You can only align a system that was designed to be aligned. He talked a lot about aligning subs, and how that’s a big topic today. Everyone wants their subs timed to the mains—which in itself is a good thing. However, if your subs are sitting on the ground and the mains are in the air, you can only align the subs with a single point in space. If you want them truly aligned over most of the audience area, you need to get them closer to the mains. Which brings up another good point.

Too often, people want to solve problems with measurement/tuning that can’t be fixed with measurement or tuning. There is a four-step process to going from no system to a useable system. It starts with venue evaluation & modification; goes on to system design and equipment choice; followed by equipment verification and installation; and finally, system optimization and tuning/voicing. 
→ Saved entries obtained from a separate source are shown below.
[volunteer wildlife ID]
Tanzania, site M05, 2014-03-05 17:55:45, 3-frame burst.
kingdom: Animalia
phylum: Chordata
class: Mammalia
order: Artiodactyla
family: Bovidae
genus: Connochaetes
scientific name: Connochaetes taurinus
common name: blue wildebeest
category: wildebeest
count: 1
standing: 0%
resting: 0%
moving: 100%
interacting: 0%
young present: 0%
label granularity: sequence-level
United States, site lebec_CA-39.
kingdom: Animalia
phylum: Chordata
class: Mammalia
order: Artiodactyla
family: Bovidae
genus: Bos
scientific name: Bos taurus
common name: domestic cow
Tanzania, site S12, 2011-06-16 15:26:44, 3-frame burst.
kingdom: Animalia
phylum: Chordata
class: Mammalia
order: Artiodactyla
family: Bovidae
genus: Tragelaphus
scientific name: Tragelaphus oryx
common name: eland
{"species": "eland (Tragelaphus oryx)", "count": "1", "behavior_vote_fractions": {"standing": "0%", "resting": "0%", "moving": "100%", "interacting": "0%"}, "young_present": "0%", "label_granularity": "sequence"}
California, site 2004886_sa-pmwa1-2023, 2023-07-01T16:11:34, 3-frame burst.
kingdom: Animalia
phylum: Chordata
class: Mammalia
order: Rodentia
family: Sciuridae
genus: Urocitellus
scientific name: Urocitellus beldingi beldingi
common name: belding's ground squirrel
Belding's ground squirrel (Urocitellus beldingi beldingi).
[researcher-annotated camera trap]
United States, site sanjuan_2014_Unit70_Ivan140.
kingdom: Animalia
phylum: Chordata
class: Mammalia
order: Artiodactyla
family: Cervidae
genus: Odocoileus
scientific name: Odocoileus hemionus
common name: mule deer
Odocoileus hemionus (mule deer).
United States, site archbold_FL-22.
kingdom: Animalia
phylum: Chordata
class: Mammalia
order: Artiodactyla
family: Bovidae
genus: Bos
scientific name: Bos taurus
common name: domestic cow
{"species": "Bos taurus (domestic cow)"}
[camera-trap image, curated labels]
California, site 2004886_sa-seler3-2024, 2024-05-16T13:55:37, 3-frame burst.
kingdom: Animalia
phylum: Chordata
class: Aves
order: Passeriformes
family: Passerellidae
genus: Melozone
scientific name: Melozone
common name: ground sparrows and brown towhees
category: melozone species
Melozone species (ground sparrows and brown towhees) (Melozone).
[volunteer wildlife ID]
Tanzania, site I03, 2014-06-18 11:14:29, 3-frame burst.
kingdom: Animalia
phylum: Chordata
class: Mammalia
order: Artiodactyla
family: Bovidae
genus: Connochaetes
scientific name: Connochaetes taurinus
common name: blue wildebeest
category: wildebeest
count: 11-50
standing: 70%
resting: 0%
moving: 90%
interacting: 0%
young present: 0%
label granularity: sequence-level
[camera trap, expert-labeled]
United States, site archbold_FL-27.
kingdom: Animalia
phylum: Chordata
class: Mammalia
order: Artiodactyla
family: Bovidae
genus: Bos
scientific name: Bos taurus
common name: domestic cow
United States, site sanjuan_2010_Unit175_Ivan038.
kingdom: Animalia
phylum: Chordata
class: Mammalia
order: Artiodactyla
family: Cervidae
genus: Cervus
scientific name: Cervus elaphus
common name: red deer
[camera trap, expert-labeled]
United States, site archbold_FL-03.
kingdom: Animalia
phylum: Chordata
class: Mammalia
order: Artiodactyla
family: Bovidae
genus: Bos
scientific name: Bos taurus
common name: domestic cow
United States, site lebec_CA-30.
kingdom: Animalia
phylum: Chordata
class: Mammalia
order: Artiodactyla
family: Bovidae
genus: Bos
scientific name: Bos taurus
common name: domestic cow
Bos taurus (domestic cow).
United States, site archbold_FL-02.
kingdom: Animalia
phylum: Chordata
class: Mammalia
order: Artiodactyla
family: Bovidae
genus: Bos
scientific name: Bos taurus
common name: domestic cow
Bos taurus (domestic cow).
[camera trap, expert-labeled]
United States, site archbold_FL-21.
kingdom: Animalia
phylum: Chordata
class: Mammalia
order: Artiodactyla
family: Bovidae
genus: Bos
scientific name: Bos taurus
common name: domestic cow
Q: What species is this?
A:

You simply cannot fix a bunch of problems that were created in the first three phases using Smaart and some DSP. It’s possible to mitigate some of them, and we can certainly help a poorly designed and installed system sound better, but it’s never going to be ideal. And speaking of design…

You need to design your system. As we talked about on this week’s show, we keep hearing form tech guys at churches about to embark on building projects, but the leadership doesn’t want to spend any money on a professional design, or buy any new equipment. They’d rather “figure it out later,” reusing equipment that may already be in use in a portable or smaller venue. 

Jamie pointed out that getting a system to sound pretty good when playing music isn’t that hard. Even poorly implemented systems can be tweaked to sound decent for the band, especially when the band is in the room. But intelligibility, that’s hard. That takes design. And here is where the aforementioned leadership is missing the boat. 

Most pastors think the tech guy wants to get a good PA so the music will be “awesome!!” However, the real reason we want a good design is so people can hear the message. For most services, we spend 75% of our time on spoken word. Getting even intelligibility throughout the seating area takes a good design that uses the right gear that is installed properly. Why would pastors not be interested in that?

Put another way. What if we said to the pastor, “Since you only want me to recycle this inadequate equipment in a room for which it was never designed, I can pretty much guarantee that 75% of the congregation should likely hear 50% of what you say every week. You OK with that?” That’s what we’re talking about here. 

I think we really need to be focusing on intelligibility when we have these conversations. I know that is what sold our leadership on the need for a new PA (and hopefully we’ll actually get it installed this year). 

There was so much more to the class; we talked a lot about frequency, phase, impulse response, time constants, and a dozen other concepts that helped me understand the implications of what I do every week. In some cases, it was a great reinforcement. In other cases, my approach will be changed. I came home tired and ready to not think about sound for a few hours. However, it was a great three days, and I highly recommend anyone who can get to a class to go. It’s not cheap, but when I consider the amount of knowledge I gained in three days, it was a bargain.